Die Russen hätten das Kommando am 24.2. um 15 Uhr übernommen, während das Team der Nachtschicht aufgrund von Schießereien noch nicht abgelöst werden konnte, sagt Natalia. Einen Personalwechsel hat es seither nicht gegeben. Das bedeutet unter anderem, dass seit zwei Wochen bestimmte Tests nicht durchgeführt wurden und Überwachungsequipment nicht mehr betreut wird, weil die nötigen Experten nicht anwesend sind. Dem Team mangelt es an Nahrung und Medizin. Nicht einmal Zugang zu frischer Kleidung gebe es, was jedoch elementar sei, erklärt Natalia: "Niemand kann sagen, welcher kumulierten Strahlung das Personal mittlerweile ausgesetzt war."
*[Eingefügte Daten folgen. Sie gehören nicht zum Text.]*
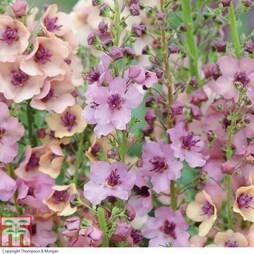 Verbascum x hybrida 'Southern Charm' (Garden Ready)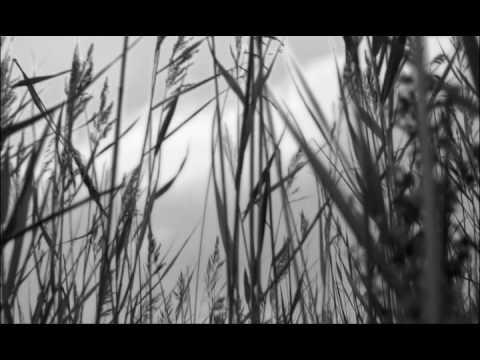 "kirenga-smi.ru Noize MC ""Выдыхай"""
Die Kontrollinstrumente der Internationalen Atomenergie-Organisation (IAEA) wurden von den Russen rasch abgedreht, sodass es keine unabhängigen Quellen zu den Vorgängen in Tschernobyl und den Strahlenwerten der Umgebung gibt – wie mittlerweile auch im AKW Saporischschja. Die Situation sei keine Geiselnahme in herkömmlichem Sinne – alle Mitarbeiter des Kernkraftwerks Tschernobyl seien im Prinzip von den russischen Soldaten gehaltenen Geiseln, die Situation erinnere sie aber mehr an eine "Einzelhaft in einem Gefängnis". Die Soldaten würden auch keine physische Gewalt gegen die Belegschaft anwenden. Aber die Anlage ist jetzt unter Kontrolle von Personen, die keine Ahnung von Sicherheitsprotokollen haben und diese missachten.

"Fehler programmiert"

"Wie lange kann jemand in dieser Situation geistig gesund bleiben?", fragt Natalia. Das Personal schlafe auf den Schreibtischen und verlasse die Büros nur unter der Bewachung durch bewaffnete Soldaten. Seit einem Verantwortlichen für eines der nuklearen Lager die Flucht gelungen ist, wurde die Bewegungsfreiheit des Personals weiter eingeschränkt und die Kommunikation auch innerhalb der Anlage unterbunden.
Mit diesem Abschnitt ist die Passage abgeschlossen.